## SUPPLIED TEXT:

# # # # # # #

Differential inclusion analysis

On this secction we descrive the a downstream module that was developed to perform alternative splicing analysis between sample groups. To quantify and assess differential inclusion of novel and annotated microexons, on this moudle we have integrated Whippet, which enables a fast and accurate assesment of alterntive splicing events across user-defined sample groups.

Install

To run this downstream module for the first time you need to create a environment that has snakemake and the version of julia that is compatible with Whipet v0.11. To creat this enviroment execute the following command inside MicroExonator/ folder:

conda env create -f Whippet/julia_0.6.1.yaml

Then, activate the newly created enviroment:

source activate julia_0.6.1

Enter julia’s interactive mode:

julia

Install Whippet by excecuting the following command on the interactive session:

Pkg.add("Whippet")

Note

To exit julia interactive session press control + d.

Configure

Here there is an list of the additonal keys that need to be incorporated as a part of config.yaml:

whippet_bin_folder : /path/to/miniconda/envs/julia_0.6.1/share/julia/site/v0.6/Whippet/bin
Gene_anontation_GTF : /path/to/gene.annotation.gtf
whippet_delta : /path/to/whippet_delta.yaml
  • whippet_bin_folder correspodn t the path of whippet binary folder (Whippet/bin) that is located inside julia_0.6.1 virtual enviroment folder. The specific routh to Whippet/bin may variate, so it is important that you manually identify the correct path.
  • Gene_anontation_GTF corresponds the path of a gene annotation file as Gene Transfer Format (GTF). Working with the same annotation data base than the one used on the previous steps is recommended.
  • whippet_delta indicate the path of a YAML file you need to create to provide information about the desired comparisons between groups of samples.

whippet_delta YAML file

This file can contain the information to schedule any number of comparison between sample groups of any size. Every comparison should have the following structure inside the YAML file:

comparison_ID:
  A : sample1,sample2,sample3
  B : sample4,sample5,sample6

Where sample1 ... sample6 correspond to base names given to each RNA-seq samples at the corresponding input files (See Setup) and comparison_ID to any given name for the sheduled comparison. As an example see the YAML file we used in our publication.

# # # # # # #

## EXTRACTED ENTRIES:
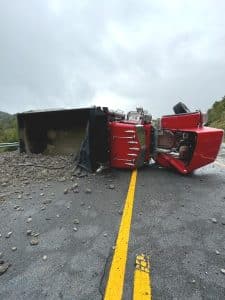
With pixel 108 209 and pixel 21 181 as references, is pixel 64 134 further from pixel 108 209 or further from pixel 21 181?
pixel 108 209

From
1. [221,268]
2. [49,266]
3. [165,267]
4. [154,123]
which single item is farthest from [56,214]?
[154,123]

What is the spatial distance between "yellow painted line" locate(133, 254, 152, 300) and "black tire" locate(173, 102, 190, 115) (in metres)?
5.26

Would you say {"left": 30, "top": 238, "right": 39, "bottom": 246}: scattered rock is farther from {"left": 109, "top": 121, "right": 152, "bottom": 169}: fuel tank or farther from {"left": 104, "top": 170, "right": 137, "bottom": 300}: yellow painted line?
{"left": 109, "top": 121, "right": 152, "bottom": 169}: fuel tank

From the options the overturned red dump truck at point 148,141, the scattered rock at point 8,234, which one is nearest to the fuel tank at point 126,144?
the overturned red dump truck at point 148,141

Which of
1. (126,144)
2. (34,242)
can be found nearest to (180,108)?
(126,144)

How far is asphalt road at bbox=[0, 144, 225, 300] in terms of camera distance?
7.73ft

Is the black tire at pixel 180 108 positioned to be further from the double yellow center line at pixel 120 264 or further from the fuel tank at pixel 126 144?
the double yellow center line at pixel 120 264

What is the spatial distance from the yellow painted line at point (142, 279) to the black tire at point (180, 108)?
5.26 meters

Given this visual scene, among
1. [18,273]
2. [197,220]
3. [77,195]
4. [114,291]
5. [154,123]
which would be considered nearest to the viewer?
[114,291]

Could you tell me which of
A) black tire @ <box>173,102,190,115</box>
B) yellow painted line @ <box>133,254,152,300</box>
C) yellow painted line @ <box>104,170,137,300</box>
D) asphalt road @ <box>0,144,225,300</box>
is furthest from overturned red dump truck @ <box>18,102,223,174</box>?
yellow painted line @ <box>133,254,152,300</box>

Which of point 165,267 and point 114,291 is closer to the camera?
point 114,291

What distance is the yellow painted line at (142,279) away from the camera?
7.25ft

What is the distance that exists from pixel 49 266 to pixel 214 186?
13.9ft

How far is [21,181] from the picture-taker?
6145mm
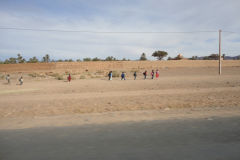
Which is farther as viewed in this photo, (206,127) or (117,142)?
(206,127)

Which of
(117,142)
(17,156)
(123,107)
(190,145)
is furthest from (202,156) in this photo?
(123,107)

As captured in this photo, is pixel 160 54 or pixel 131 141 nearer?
pixel 131 141

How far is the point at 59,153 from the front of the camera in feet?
18.3

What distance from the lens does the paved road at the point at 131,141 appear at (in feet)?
17.6

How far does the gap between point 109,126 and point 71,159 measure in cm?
279

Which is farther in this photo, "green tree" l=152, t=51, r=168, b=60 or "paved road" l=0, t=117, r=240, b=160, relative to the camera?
"green tree" l=152, t=51, r=168, b=60

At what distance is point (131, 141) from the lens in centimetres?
633

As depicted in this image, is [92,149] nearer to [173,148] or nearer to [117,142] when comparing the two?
[117,142]

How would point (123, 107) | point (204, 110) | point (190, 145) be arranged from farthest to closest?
1. point (123, 107)
2. point (204, 110)
3. point (190, 145)

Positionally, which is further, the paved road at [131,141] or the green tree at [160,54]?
the green tree at [160,54]

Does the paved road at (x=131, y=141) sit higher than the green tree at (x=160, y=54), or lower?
lower

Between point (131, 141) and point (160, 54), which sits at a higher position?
point (160, 54)

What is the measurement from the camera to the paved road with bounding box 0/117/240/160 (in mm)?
5379

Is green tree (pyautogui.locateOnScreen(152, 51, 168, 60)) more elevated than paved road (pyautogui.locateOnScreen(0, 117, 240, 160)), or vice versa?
green tree (pyautogui.locateOnScreen(152, 51, 168, 60))
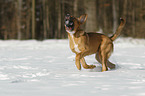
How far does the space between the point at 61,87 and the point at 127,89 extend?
858 mm

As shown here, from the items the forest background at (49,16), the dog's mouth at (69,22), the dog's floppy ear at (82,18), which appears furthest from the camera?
the forest background at (49,16)

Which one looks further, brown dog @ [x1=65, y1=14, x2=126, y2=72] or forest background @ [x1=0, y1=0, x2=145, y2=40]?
forest background @ [x1=0, y1=0, x2=145, y2=40]

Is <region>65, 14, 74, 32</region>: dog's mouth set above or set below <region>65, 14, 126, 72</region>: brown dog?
above

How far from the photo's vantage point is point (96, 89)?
2963 millimetres

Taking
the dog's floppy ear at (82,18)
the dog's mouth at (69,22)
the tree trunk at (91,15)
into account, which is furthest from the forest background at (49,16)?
the dog's mouth at (69,22)

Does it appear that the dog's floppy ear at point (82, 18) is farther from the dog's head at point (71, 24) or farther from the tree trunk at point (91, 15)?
the tree trunk at point (91, 15)

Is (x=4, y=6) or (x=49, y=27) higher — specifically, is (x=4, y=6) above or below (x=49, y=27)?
above

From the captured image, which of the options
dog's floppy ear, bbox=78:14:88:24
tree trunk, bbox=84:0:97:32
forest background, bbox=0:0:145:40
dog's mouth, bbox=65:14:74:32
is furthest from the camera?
forest background, bbox=0:0:145:40

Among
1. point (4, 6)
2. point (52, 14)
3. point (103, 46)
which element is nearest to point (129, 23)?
point (52, 14)

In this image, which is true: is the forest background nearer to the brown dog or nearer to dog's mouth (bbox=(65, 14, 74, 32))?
the brown dog

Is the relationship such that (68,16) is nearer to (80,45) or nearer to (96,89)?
(80,45)

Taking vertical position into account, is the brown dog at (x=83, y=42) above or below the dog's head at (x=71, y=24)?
below

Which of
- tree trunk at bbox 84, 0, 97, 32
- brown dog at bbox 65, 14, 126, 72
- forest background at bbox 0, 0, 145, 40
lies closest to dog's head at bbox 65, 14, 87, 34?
brown dog at bbox 65, 14, 126, 72

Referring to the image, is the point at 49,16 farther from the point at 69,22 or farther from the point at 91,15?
the point at 69,22
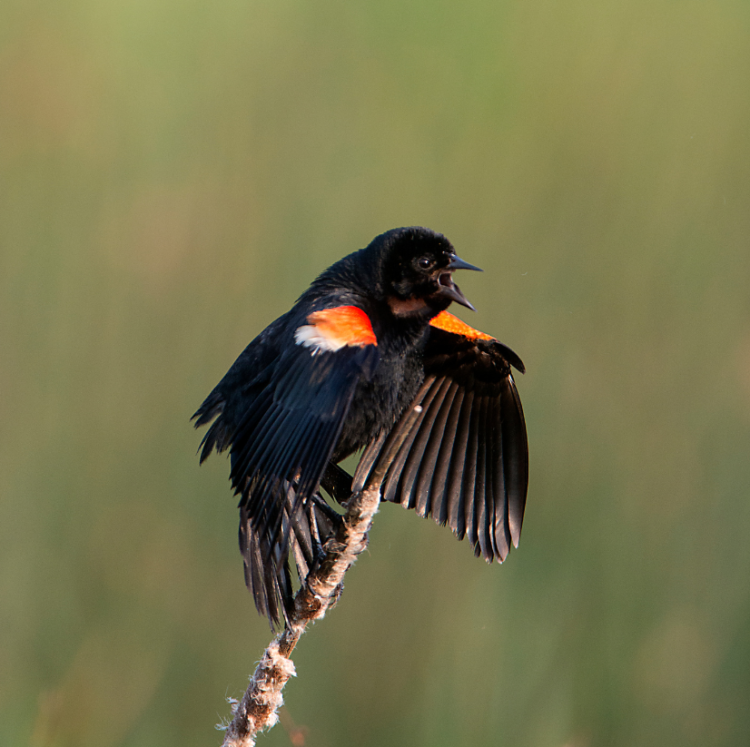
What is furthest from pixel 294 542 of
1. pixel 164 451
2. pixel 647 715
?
pixel 647 715

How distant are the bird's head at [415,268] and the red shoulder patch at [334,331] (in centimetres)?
20

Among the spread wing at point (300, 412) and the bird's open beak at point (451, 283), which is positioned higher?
the bird's open beak at point (451, 283)

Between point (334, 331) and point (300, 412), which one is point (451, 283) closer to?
point (334, 331)

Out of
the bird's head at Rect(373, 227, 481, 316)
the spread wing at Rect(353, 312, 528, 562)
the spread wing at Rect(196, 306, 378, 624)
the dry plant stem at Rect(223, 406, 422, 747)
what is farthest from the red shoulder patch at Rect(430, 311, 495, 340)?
the dry plant stem at Rect(223, 406, 422, 747)

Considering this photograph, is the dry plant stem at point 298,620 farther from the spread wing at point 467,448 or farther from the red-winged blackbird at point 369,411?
the spread wing at point 467,448

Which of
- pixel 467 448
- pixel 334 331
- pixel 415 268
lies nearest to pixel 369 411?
pixel 334 331

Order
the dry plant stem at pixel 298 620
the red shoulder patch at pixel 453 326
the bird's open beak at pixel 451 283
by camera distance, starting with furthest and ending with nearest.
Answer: the red shoulder patch at pixel 453 326
the bird's open beak at pixel 451 283
the dry plant stem at pixel 298 620

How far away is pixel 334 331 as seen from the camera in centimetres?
115

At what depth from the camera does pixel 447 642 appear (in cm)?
188

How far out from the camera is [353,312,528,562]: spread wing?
1.55 metres

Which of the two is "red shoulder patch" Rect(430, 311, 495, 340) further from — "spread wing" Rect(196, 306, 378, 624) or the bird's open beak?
"spread wing" Rect(196, 306, 378, 624)

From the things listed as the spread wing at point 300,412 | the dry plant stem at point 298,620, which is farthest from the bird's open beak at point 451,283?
the dry plant stem at point 298,620

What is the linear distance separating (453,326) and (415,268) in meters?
0.18

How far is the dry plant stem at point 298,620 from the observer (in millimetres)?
1042
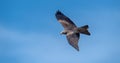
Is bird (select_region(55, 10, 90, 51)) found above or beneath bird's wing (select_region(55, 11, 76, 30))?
beneath

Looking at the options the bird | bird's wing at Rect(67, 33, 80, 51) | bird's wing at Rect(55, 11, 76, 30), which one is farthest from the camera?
bird's wing at Rect(55, 11, 76, 30)

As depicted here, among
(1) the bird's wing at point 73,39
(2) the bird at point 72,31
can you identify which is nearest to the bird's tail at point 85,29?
(2) the bird at point 72,31

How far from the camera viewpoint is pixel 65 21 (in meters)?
35.1

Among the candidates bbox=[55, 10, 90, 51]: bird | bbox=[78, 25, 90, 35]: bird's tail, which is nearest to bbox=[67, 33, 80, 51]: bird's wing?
bbox=[55, 10, 90, 51]: bird

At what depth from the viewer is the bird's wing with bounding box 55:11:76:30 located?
33.7 meters

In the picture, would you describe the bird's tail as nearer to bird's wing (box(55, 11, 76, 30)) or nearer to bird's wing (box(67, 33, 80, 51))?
bird's wing (box(67, 33, 80, 51))

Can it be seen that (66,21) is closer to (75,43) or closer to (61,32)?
(61,32)

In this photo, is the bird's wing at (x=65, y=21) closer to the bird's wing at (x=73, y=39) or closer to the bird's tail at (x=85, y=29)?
the bird's wing at (x=73, y=39)

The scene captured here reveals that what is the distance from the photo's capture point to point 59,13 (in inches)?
1438

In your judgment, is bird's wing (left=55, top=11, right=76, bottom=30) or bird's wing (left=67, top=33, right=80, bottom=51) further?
bird's wing (left=55, top=11, right=76, bottom=30)

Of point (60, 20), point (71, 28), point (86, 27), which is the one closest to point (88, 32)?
point (86, 27)

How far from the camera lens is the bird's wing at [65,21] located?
110ft

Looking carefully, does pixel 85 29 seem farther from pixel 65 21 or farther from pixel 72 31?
pixel 65 21

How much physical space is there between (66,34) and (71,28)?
112 cm
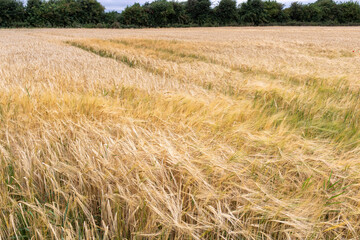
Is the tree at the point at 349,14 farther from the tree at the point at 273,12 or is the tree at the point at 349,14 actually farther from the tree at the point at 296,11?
the tree at the point at 273,12

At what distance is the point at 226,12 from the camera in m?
55.5

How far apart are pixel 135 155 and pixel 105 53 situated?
808 centimetres

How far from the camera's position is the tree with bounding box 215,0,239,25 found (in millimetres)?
55281

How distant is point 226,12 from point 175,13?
1245 cm

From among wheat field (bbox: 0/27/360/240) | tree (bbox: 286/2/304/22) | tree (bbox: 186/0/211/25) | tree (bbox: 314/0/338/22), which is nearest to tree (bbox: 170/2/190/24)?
tree (bbox: 186/0/211/25)

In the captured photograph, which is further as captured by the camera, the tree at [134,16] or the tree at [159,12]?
the tree at [159,12]

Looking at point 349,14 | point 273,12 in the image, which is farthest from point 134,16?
point 349,14

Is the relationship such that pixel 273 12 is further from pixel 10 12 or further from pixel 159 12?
pixel 10 12

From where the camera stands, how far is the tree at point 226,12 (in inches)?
2176

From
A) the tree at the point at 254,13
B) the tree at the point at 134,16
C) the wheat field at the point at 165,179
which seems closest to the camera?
the wheat field at the point at 165,179

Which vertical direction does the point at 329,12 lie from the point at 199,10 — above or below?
below

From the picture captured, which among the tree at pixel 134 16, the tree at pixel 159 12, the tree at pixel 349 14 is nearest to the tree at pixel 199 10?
the tree at pixel 159 12

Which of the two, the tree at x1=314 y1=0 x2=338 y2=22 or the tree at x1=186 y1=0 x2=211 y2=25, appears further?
the tree at x1=314 y1=0 x2=338 y2=22

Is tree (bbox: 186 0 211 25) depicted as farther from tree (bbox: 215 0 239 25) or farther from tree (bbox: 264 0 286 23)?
tree (bbox: 264 0 286 23)
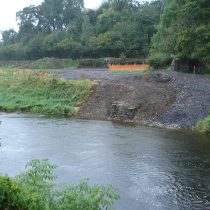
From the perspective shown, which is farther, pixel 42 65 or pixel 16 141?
pixel 42 65

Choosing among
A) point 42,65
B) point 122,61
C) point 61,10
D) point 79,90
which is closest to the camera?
point 79,90

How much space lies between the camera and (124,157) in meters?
21.1

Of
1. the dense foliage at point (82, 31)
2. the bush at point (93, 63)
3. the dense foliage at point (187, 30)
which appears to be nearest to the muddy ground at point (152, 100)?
the dense foliage at point (187, 30)

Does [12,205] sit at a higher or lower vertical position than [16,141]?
higher

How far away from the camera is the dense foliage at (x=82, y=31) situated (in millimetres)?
85625

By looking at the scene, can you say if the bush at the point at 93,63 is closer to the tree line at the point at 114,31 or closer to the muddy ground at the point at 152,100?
the tree line at the point at 114,31

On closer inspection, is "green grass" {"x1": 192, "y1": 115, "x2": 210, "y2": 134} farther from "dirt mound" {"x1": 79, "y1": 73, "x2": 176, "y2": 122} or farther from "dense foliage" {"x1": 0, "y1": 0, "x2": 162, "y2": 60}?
"dense foliage" {"x1": 0, "y1": 0, "x2": 162, "y2": 60}

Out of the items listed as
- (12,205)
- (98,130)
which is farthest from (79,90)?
(12,205)

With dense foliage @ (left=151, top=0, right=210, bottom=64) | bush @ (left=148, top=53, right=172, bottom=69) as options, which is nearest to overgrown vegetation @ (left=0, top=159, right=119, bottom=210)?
dense foliage @ (left=151, top=0, right=210, bottom=64)

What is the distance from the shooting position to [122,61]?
232 feet

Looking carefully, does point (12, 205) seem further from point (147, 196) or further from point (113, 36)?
point (113, 36)

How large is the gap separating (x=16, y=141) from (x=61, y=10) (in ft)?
300

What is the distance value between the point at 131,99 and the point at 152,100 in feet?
6.20

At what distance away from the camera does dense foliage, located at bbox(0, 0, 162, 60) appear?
85.6 m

# # # # # # #

## YOUR INSTRUCTIONS:
Copy out the entire differential inclusion analysis text above word for word, keeping every misspelling and leaving nothing out.

## EXERCISE SOLUTION:
Differential inclusion analysis

On this secction we descrive the a downstream module that was developed to perform alternative splicing analysis between sample groups. To quantify and assess differential inclusion of novel and annotated microexons, on this moudle we have integrated Whippet, which enables a fast and accurate assesment of alterntive splicing events across user-defined sample groups.

Install

To run this downstream module for the first time you need to create a environment that has snakemake and the version of julia that is compatible with Whipet v0.11. To creat this enviroment execute the following command inside MicroExonator/ folder:

conda env create -f Whippet/julia_0.6.1.yaml

Then, activate the newly created enviroment:

source activate julia_0.6.1

Enter julia’s interactive mode:

julia

Install Whippet by excecuting the following command on the interactive session:

Pkg.add("Whippet")

Note

To exit julia interactive session press control + d.

Configure

Here there is an list of the additonal keys that need to be incorporated as a part of config.yaml:

whippet_bin_folder : /path/to/miniconda/envs/julia_0.6.1/share/julia/site/v0.6/Whippet/bin
Gene_anontation_GTF : /path/to/gene.annotation.gtf
whippet_delta : /path/to/whippet_delta.yaml
  • whippet_bin_folder correspodn t the path of whippet binary folder (Whippet/bin) that is located inside julia_0.6.1 virtual enviroment folder. The specific routh to Whippet/bin may variate, so it is important that you manually identify the correct path.
  • Gene_anontation_GTF corresponds the path of a gene annotation file as Gene Transfer Format (GTF). Working with the same annotation data base than the one used on the previous steps is recommended.
  • whippet_delta indicate the path of a YAML file you need to create to provide information about the desired comparisons between groups of samples.

whippet_delta YAML file

This file can contain the information to schedule any number of comparison between sample groups of any size. Every comparison should have the following structure inside the YAML file:

comparison_ID:
  A : sample1,sample2,sample3
  B : sample4,sample5,sample6

Where sample1 ... sample6 correspond to base names given to each RNA-seq samples at the corresponding input files (See Setup) and comparison_ID to any given name for the sheduled comparison. As an example see the YAML file we used in our publication.